Reputation: 60
i Have a container in cosmos that is partitioned by a synthetic key i created, this data has around 6mil documents at the moment and the synthetic key is as follows:
'InfantCereal-Fct-4WEApr2818' where the pieces are separated by a dash and are representative of Category, Type, and Date respectively
what i find odd is that when i use a like query as follows these are the results i get:
SELECT * FROM c where c.Partition LIKE 'InfantCereal-%-4WEApr2818'
Request Charge
316.78 RUs (VERY HIGH)
-----------------------------------------------------
SELECT * FROM c where c.Partition LIKE 'InfantCereal-Fct-%'
Request Charge
17.41 RUs (VERY LOW)
-----------------------------------------------------
SELECT * FROM c where c.Partition LIKE '%-Fct-4WEApr2818'
Request Charge
297.25 RUs (VERY HIGH)
-----------------------------------------------------
SELECT * FROM c where c.Period = '4WE Apr 28 18'
Request Charge
23.56 RUs
Why is it that when querying for any date value the RU/s is very low? in this Container there would be more date difference than category and type but i don't understand why the RU/s cost is so high
also why why is it the case that when querying on Period, (which the container isn't partitioned on) costs much less RU/s than when querying?

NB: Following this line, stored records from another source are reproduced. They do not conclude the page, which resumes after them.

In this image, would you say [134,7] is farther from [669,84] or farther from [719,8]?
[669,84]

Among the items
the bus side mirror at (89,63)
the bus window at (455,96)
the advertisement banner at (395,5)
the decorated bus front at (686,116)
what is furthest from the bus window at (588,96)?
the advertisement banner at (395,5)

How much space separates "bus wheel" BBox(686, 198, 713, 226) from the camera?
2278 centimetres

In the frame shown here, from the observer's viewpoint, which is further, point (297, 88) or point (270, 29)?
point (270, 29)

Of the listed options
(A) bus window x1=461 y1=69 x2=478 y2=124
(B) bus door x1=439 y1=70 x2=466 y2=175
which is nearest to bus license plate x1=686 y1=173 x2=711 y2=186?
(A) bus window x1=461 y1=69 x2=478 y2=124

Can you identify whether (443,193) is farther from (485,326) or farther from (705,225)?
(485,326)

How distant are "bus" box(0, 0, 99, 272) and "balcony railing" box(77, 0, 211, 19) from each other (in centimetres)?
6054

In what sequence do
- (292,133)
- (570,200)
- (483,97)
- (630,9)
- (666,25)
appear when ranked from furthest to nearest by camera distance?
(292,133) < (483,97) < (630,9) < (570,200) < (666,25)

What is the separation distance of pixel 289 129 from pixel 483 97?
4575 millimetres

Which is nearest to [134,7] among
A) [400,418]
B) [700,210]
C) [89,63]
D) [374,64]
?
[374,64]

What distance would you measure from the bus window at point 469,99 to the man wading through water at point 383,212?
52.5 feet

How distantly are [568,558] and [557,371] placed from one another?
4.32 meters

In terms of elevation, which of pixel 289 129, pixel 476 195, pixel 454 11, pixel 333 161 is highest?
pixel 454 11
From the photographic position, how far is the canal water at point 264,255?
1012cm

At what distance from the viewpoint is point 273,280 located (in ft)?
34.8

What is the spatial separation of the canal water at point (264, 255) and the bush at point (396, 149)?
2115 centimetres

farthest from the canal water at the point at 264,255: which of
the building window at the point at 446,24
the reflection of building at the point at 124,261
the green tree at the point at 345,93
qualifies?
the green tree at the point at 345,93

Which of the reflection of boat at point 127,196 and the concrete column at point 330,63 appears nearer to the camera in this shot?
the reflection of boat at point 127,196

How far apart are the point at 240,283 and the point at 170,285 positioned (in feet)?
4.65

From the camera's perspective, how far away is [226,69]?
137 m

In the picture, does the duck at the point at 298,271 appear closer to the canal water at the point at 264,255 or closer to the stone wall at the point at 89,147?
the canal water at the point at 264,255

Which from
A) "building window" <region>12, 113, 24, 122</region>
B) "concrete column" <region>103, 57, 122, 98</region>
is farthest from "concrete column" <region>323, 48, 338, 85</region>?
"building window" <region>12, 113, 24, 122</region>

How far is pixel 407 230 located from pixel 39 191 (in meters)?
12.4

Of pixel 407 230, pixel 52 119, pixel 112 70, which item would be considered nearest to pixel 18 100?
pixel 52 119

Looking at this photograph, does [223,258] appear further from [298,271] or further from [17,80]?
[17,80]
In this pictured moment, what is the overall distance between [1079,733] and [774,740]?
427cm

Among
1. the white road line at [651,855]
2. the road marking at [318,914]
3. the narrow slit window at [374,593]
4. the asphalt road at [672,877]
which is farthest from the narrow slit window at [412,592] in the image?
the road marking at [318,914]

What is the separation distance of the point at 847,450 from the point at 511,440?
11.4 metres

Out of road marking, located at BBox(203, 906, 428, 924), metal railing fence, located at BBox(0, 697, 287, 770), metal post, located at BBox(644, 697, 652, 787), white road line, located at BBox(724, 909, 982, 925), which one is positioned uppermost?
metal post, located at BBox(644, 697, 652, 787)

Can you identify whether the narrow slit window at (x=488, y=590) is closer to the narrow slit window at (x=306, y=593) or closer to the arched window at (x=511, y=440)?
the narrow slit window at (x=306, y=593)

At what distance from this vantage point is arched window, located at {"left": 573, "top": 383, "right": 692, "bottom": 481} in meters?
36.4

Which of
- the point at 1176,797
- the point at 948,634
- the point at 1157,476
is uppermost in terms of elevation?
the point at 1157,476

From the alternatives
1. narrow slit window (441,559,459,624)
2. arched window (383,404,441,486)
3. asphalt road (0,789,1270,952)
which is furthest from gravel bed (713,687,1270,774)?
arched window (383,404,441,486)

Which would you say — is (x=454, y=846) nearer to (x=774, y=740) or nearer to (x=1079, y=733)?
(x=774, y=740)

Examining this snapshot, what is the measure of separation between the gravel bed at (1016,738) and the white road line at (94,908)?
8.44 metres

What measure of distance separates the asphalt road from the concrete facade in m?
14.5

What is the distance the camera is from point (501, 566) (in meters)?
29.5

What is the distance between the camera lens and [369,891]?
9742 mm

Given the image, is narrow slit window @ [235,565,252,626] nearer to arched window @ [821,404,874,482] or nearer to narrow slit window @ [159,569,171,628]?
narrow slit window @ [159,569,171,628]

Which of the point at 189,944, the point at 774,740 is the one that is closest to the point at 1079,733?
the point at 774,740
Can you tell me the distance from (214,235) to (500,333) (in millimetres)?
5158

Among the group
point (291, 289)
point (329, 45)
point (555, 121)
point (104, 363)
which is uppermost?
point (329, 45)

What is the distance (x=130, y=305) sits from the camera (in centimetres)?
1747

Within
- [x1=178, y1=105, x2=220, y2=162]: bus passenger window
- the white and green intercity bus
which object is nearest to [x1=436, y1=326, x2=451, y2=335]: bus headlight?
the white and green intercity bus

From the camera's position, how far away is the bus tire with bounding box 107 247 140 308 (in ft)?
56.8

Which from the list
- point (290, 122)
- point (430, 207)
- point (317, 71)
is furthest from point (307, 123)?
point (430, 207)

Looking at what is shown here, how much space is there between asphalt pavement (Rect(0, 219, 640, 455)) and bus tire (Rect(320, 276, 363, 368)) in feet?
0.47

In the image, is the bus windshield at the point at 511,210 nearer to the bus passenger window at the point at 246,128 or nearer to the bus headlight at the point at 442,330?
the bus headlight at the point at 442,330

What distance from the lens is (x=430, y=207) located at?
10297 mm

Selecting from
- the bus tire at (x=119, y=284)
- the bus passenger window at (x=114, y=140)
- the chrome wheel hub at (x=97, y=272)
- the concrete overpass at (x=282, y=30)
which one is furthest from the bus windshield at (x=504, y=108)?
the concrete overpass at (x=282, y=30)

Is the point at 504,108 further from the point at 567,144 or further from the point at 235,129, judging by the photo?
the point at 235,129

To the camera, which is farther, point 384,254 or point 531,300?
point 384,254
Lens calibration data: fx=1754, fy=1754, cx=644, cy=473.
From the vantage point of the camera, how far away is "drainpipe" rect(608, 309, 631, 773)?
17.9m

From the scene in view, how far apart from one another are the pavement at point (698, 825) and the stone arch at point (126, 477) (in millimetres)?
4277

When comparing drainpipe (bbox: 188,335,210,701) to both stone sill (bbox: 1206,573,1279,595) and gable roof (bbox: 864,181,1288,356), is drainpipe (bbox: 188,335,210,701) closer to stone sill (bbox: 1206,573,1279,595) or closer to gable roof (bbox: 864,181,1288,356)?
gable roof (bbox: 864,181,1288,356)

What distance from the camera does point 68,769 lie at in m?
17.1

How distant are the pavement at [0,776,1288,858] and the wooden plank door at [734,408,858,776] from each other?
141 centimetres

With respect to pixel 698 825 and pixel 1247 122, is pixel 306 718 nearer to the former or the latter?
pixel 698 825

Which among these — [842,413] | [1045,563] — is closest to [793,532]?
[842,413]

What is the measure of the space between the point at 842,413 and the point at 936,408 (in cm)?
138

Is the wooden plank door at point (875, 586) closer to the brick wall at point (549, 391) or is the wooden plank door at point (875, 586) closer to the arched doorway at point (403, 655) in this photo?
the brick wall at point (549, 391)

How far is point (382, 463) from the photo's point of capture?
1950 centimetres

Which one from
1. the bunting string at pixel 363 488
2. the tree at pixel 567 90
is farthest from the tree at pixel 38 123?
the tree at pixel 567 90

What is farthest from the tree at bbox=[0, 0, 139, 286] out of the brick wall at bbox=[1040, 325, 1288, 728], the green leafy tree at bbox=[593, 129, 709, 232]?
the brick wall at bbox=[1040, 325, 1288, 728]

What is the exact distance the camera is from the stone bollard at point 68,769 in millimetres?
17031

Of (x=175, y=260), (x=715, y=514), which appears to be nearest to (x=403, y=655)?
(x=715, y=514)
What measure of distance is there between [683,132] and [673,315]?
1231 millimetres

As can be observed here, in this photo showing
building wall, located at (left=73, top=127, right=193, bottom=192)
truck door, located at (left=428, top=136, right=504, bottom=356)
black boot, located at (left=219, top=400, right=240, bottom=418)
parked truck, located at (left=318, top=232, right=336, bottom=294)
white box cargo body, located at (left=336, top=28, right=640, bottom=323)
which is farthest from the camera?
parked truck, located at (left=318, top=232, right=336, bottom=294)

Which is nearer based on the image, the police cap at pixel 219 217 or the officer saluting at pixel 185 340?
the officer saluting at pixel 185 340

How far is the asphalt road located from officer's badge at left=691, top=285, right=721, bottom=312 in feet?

I am quite new to Cosmos DB and i want to make sure I'm not making any mistakes in terms of my data partitioning before moving forward, any explanation on Cosmos RU/Query costs is appreciated.
Thanks!
Upvotes: 1
Views: 474
Reputation: 7623
It appears you're seeing behavior that corresponds to cases where indexes can be used for more efficient queries. In the docs for the LIKE operator, it's noted that this is equivalent to using the system function RegexMatch
. And in the RegexMatch docs, there's a note tucked away at the bottom:
This system function will benefit from a range index if the regular expression can be broken down into either StartsWith, EndsWith, Contains, or StringEquals system functions.
This indicates you'll get cost savings when your query can be optimized into one of these cases. This matches what you're documenting.
Accordingly, if you know you're doing one of those cases, you might consider using the explicit functions like STARTSWITH
instead of LIKE
to ensure the expected index treatment, if not to also be more self-documenting.
Upvotes: 1